Nunca había visto hasta entonces a mis hijos tan nerviosos y asustados como esa noche. Los adolescentes suelen ser gente indiferente a todo, despreocupada, inmersos en un mundo interior que suelen colocar siempre al margen del mundo que ocupamos sus adultos. Pero en esos momentos les vi tremendamente vulnerables. Su madre y yo no hacíamos más que pedirles sosiego, aunque ellos nos replicaban que resultaba imposible estar tranquilo si, unas horas después del atentado, no se tenían noticias de algunos amigos de sus respectivas pandillas. Por una vez abandonaban la habitual arrogancia de adolescentes indómitos y se instalaban en una debilidad que les hacía irreconocibles. Temían por la ciudad donde nacieron y a la que acuden cada día para estudiar en su Universidad, y temían también por sus amigos, que forman parte indisoluble de sus vidas y de su ciudad. Finalmente y para fortuna de todos, esos amigos sobrevivieron al atentado, aunque algunos de ellos estuvieran esa misma tarde cerca del lugar de los hechos y alguno más reconociese haber estado paseando por la Rambla a la misma hora en la víspera.
Durante quince años estuve trabajando muy cerca de allí y rara era la semana que, en el lapsus del café administrativo, no me acercaba a la Boquería, o a dar un paseo por la calle Hospital o la del Carme. Siempre había en aquellos paseos un color, un matiz de sol fugaz o algún sonido que no dejaba de sorprenderme porque, como las cosas auténticas, la Rambla de cada día no se parece nada a la de la jornada anterior. Había semanas en que paseaba por ella a diario sorteando turistas y bicicletas, y ya formaban parte de mi vida los mimos que a uno y otro lado esperaban inmóviles las propinas de los paseantes.
En no pocas ocasiones me llegué a sentir extranjero de la ciudad que me acoge para trabajar desde hace un cuarto de siglo, y es que muy a menudo es complicado encontrar entre los habitantes efímeros de la Rambla -floristas, mimos y quiosqueros al margen- a gentes de nuestro país. Más de una vez pensé que se habían apropiado de algo muy nuestro, de ese paseo interminable que contempla tantas historias a lo largo de los años y desemboca en el mar como colofón a un largo suspiro. Pero me equivocaba: la Rambla pertenece a los ojos de todo aquel que la contempla, venga de donde venga y hable el idioma que hable. Nos pertenece a todos. A todos menos a esos fanáticos que han intentado cercenar un símbolo de la libertad y la concordia, y que a la postre no han logrado otra cosa que hacerlo más grande.

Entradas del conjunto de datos
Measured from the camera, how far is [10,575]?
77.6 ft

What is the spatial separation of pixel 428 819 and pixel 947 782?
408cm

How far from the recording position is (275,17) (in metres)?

_Problemas y tareas_.
(A) Reproduce del texto sobre la Rambla el trozo que empieza en las palabras "En no pocas" y termina después de "hacerlo más grande.".
(B) En el texto sobre la Rambla, convierte en una lista breve el párrafo que empieza con "Durante quince años", sin perder sus datos principales.

_Respuestas_.
(A)
En no pocas ocasiones me llegué a sentir extranjero de la ciudad que me acoge para trabajar desde hace un cuarto de siglo, y es que muy a menudo es complicado encontrar entre los habitantes efímeros de la Rambla -floristas, mimos y quiosqueros al margen- a gentes de nuestro país. Más de una vez pensé que se habían apropiado de algo muy nuestro, de ese paseo interminable que contempla tantas historias a lo largo de los años y desemboca en el mar como colofón a un largo suspiro. Pero me equivocaba: la Rambla pertenece a los ojos de todo aquel que la contempla, venga de donde venga y hable el idioma que hable. Nos pertenece a todos. A todos menos a esos fanáticos que han intentado cercenar un símbolo de la libertad y la concordia, y que a la postre no han logrado otra cosa que hacerlo más grande.

(B)
- Trabajé quince años muy cerca de la Rambla.
- Casi todas las semanas, en la pausa del café, iba a la Boquería o paseaba por la calle Hospital o la del Carme.
- En esos paseos siempre me sorprendía un color, un rayo de sol o algún sonido, porque la Rambla nunca se parece a la del día anterior.
- Algunas semanas paseaba por ella a diario, esquivando turistas y bicicletas.
- Los mimos que esperaban quietos las propinas a ambos lados ya formaban parte de mi vida.